TEXT TO READ:
Thanks for the patch. A minor detail might have been overlooked

On Fri, Oct 10, 2025 at 11:27 AM Rosemarie O'Riorden via dev <
[email protected]> wrote:

> If you set a chassis' encap ip to be the same as that of another
> chassis, OVN should detect it, log an error, and delete the chassis
> record.
>
> But this was not the case; OVN would allow the transaction. However, the
> commit to the southbound database would fail, because there was already
> an encap record with that same ip and type (from the other chassis).
> The OVS db on the problematic chassis would then rapidly increase in
> size. Essentially, the controller would get stuck in a loop of deleting
> and recreating the tunnels.
>
> This change makes it so when encaps are change, before building encaps,
> the controller detects if there is already an existing encap tunnel of
> the same ip and type. If so, it logs an error, refuses to build the
> encaps, and deletes the associated chassis and chassis private record.

RAW DATA:
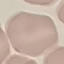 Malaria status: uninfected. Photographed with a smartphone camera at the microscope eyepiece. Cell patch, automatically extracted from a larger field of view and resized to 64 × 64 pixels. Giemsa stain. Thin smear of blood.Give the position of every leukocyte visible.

STATED GOAL:
According to the OVN patch thread, why did the commit to the southbound database fail when one chassis was given the same encap IP as another? Explain in one to three sentences.

THE OUTPUT:
The commit failed because the southbound database already held an encap record with that same IP and type, which belonged to the other chassis.